*** Opening of INFORMATION SHOWN ***

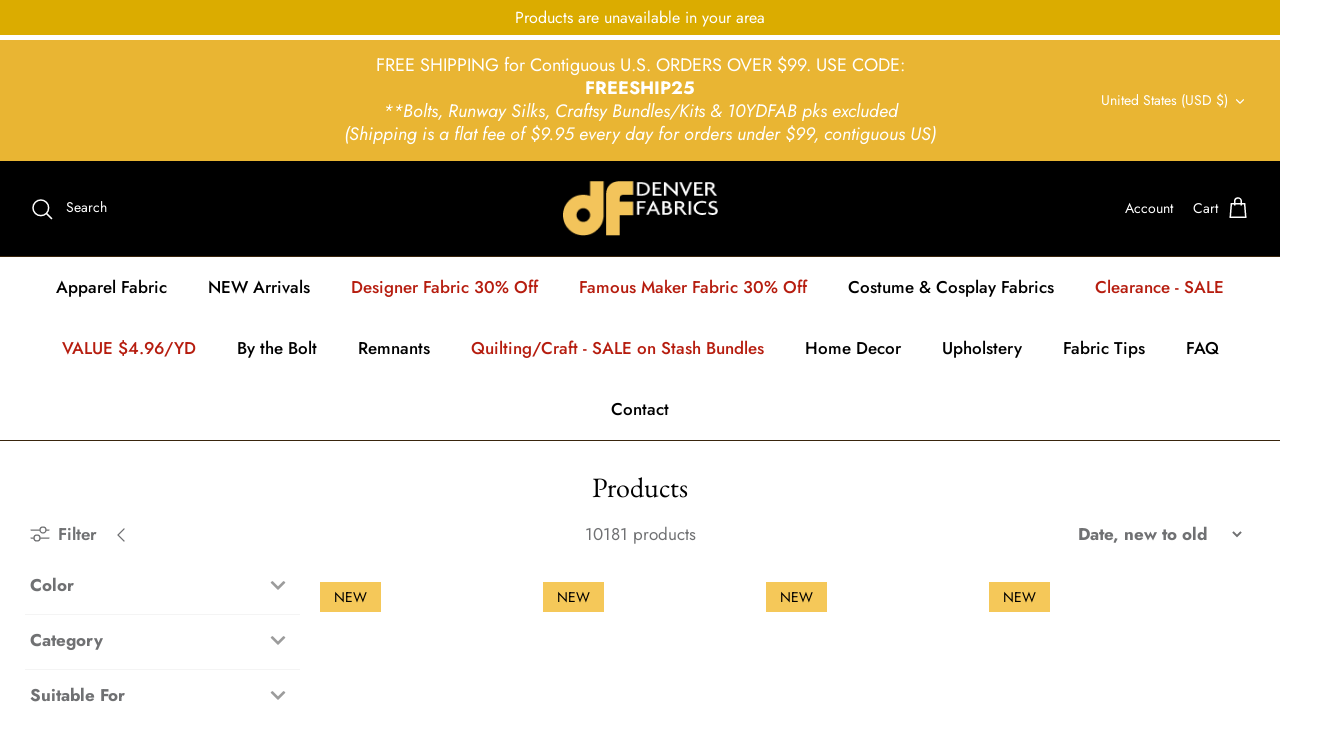

--- FILE ---
content_type: application/x-javascript
request_url: https://proxycheck.zend-apps.com/3.142.132.236.js
body_size: -201
content:
{"status":"ok","3.142.132.236":{"proxy":"yes","type":"VPN","provider":"Amazon.com, Inc.","organisation":"Amazon Technologies Inc"}}

--- FILE ---
content_type: application/x-javascript
request_url: https://proxycheck.zend-apps.com/3.142.132.236.js
body_size: -65
content:
{"status":"ok","3.142.132.236":{"proxy":"yes","type":"VPN","provider":"Amazon.com, Inc.","organisation":"Amazon Technologies Inc"}}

*** Close of INFORMATION SHOWN ***

_WHAT NEEDS TO BE DONE_
Give back the data exactly. Pictures stay out.

_SOLUTION BELOW_
--- FILE ---
content_type: application/x-javascript
request_url: https://proxycheck.zend-apps.com/3.142.132.236.js
body_size: -201
content:
{"status":"ok","3.142.132.236":{"proxy":"yes","type":"VPN","provider":"Amazon.com, Inc.","organisation":"Amazon Technologies Inc"}}

--- FILE ---
content_type: application/x-javascript
request_url: https://proxycheck.zend-apps.com/3.142.132.236.js
body_size: -65
content:
{"status":"ok","3.142.132.236":{"proxy":"yes","type":"VPN","provider":"Amazon.com, Inc.","organisation":"Amazon Technologies Inc"}}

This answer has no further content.